Looking at the listing below, retype exactly the lines starting at the one containing "</style></head>" and ending at the one containing "<title>CLASP</title>", both included, and nothing else.

===== Listed records

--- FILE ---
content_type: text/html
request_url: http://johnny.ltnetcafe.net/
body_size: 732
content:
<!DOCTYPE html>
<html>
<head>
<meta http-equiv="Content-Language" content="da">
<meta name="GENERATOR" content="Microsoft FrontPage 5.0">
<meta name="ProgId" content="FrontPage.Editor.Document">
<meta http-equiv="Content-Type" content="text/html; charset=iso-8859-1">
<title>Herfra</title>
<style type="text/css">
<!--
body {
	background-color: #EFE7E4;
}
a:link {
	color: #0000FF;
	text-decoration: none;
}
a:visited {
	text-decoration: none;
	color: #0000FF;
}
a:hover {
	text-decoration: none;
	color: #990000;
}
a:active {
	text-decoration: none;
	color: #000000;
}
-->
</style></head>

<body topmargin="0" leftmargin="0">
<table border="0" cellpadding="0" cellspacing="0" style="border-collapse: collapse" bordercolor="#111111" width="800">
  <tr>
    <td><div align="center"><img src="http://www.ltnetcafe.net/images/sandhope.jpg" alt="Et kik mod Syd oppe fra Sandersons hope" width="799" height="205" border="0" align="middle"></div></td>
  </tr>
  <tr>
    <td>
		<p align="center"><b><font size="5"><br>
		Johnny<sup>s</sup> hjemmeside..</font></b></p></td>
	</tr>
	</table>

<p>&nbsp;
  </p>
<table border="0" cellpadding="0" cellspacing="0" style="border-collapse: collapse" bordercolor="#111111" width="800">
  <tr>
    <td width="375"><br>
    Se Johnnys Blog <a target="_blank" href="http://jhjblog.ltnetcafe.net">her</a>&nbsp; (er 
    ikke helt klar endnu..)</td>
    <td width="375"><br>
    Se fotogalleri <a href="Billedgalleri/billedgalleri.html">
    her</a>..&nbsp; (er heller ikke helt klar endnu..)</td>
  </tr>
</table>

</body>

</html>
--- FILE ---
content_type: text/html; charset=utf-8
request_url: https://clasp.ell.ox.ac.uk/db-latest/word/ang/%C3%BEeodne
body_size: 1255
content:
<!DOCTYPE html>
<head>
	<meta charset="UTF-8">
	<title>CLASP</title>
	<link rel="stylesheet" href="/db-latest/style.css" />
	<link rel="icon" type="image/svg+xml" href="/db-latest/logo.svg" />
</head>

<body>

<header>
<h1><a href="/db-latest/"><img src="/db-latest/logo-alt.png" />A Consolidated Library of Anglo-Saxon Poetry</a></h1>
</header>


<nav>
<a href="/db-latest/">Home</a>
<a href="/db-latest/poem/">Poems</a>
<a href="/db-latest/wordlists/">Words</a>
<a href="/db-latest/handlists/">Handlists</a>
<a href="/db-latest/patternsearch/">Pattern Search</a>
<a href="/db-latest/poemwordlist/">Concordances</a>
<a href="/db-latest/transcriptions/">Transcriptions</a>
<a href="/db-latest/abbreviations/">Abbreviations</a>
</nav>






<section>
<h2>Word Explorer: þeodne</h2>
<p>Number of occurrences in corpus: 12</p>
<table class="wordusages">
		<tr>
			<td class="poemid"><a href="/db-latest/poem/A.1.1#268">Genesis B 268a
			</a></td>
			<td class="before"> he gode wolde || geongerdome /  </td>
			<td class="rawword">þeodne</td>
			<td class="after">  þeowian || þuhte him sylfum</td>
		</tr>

==========

• **Result of this task**:
</style></head>

<body topmargin="0" leftmargin="0">
<table border="0" cellpadding="0" cellspacing="0" style="border-collapse: collapse" bordercolor="#111111" width="800">
  <tr>
    <td><div align="center"><img src="http://www.ltnetcafe.net/images/sandhope.jpg" alt="Et kik mod Syd oppe fra Sandersons hope" width="799" height="205" border="0" align="middle"></div></td>
  </tr>
  <tr>
    <td>
		<p align="center"><b><font size="5"><br>
		Johnny<sup>s</sup> hjemmeside..</font></b></p></td>
	</tr>
	</table>

<p>&nbsp;
  </p>
<table border="0" cellpadding="0" cellspacing="0" style="border-collapse: collapse" bordercolor="#111111" width="800">
  <tr>
    <td width="375"><br>
    Se Johnnys Blog <a target="_blank" href="http://jhjblog.ltnetcafe.net">her</a>&nbsp; (er 
    ikke helt klar endnu..)</td>
    <td width="375"><br>
    Se fotogalleri <a href="Billedgalleri/billedgalleri.html">
    her</a>..&nbsp; (er heller ikke helt klar endnu..)</td>
  </tr>
</table>

</body>

</html>
--- FILE ---
content_type: text/html; charset=utf-8
request_url: https://clasp.ell.ox.ac.uk/db-latest/word/ang/%C3%BEeodne
body_size: 1255
content:
<!DOCTYPE html>
<head>
	<meta charset="UTF-8">
	<title>CLASP</title>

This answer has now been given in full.